When you think about robots, you probably think of mechanical, hard-edged things that move about haltingly. That may be about change, as soft robotics scientists and engineers develop flexible, lifelike robots that mimic nature and perform important tasks in new ways.
Soft robotics differ from their harder, more traditional counterparts in some important ways:
- Soft robots have little or no hard internal structures. Instead they use a combination of muscularity and deformation (pdf) to grasp things and move about
- Rather than using motors, cables or gears, soft robots are often animated by pressurized air or liquids
- In many cases soft robotics designs that mimic natural, evolved biological forms. This, combined with their soft exteriors, can make soft robots more suitable for interaction with living things, or even for use as human exoskeletons.
Soft Robotics Examples
As the soft robotics field emerges, it is being led by a handful of top universities – many of which receive funding from DARPA, the US Military research organization. The university research is focused on developing new materials and forms for soft robots, and on designing the controllers and actuators that animate them. Here’s what a few of them are are up to:
Cornell researchers developed – and are now commercializing- a soft robotics gripper that forms snugly around the contours of irregularly-shape objects. The gripper was conceived in a DARPA-funded programmable matter project, and represents one of the first soft robotics products to enter the marketplace.
Image: Empire Robotics
Harvard’s Soft Exosuit
Using a $3 million DARPA grant, Harvard’s Wyss Institute researchers are developing a wearable exoskeleton for military use. Designed to be worn under a soldier’s regular gear, this soft robot could help soldiers walk further, tire less easily and carry heavy loads more safely. Civilian versions for medical use may also be in the works.
Image: Harvard’s Wyss Institute
Researchers at Harvard and Cornell have working together to develop a biologically-inspired crawling soft robot that can move about autonomously and withstand severe environments as it navigates irregular terrain.

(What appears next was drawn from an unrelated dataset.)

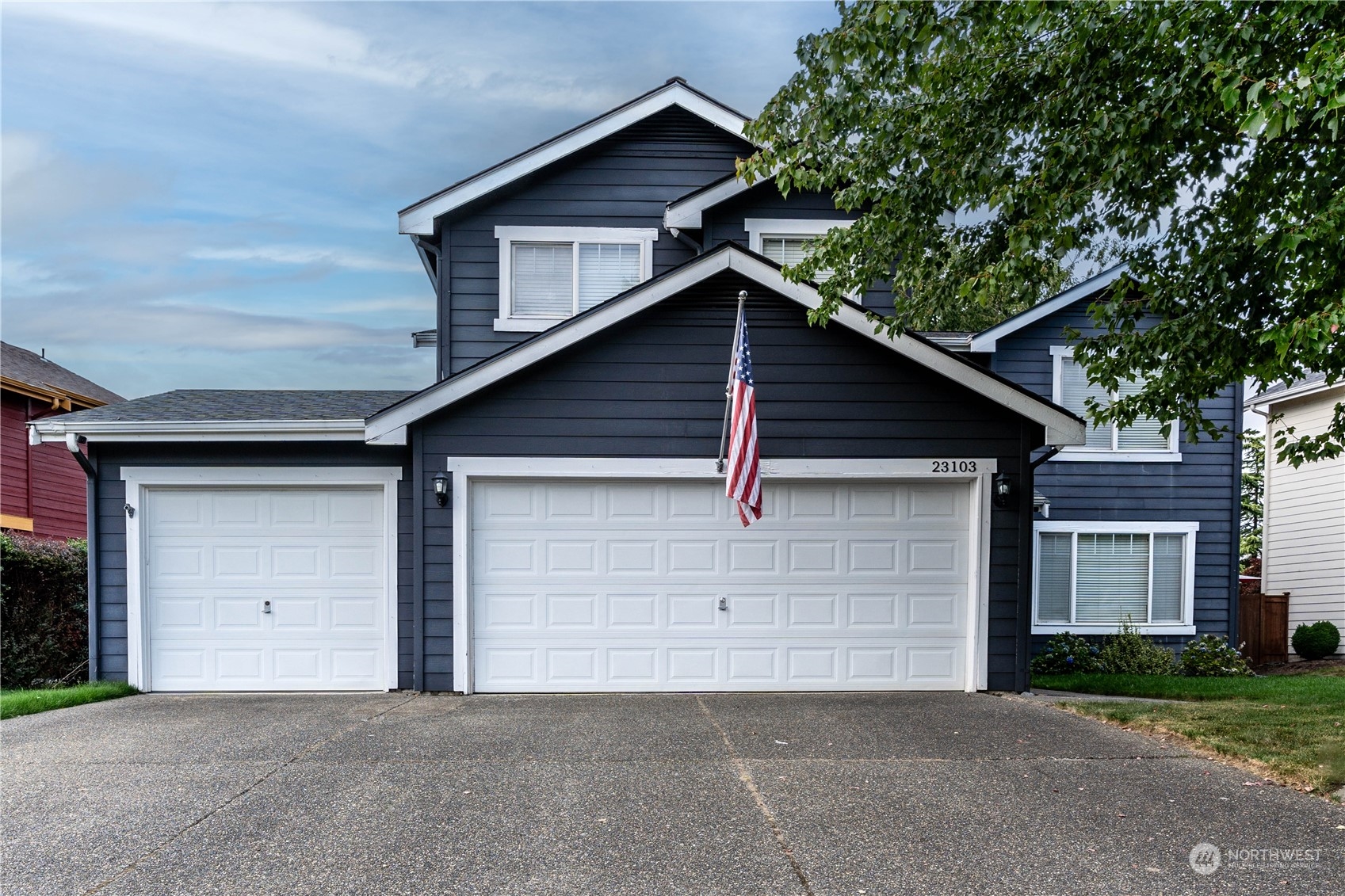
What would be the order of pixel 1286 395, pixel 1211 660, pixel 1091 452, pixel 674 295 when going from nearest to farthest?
pixel 674 295 < pixel 1211 660 < pixel 1091 452 < pixel 1286 395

At MIT, researchers have been inspired by the natural forms of fish, snakes and worms in their quest to build soft robots. Like Harvard and Cornell, MIT soft robotics efforts receive some funding from DARPA. A soft robotics fish developed at MIT is powered by compressed air and closely replicates many fish movements.
Image: M. Scott Brauer
At Italy’s Biorobotics Institute, researchers are developing the PoseiRONE, an octopus-inspired underwater soft robot that can swim and crawl and perform complex tasks. Its designers expect it to have many underwater applications.
Image: The Biorobotics Institute
The Open Future Of Soft Robotics
The field of soft robotics can be expected to mature rapidly as developers leverage new, open-source development tools such as open source robotics operating systems and open source 3D printable toolkits like the soft robotics toolkit from Harvard.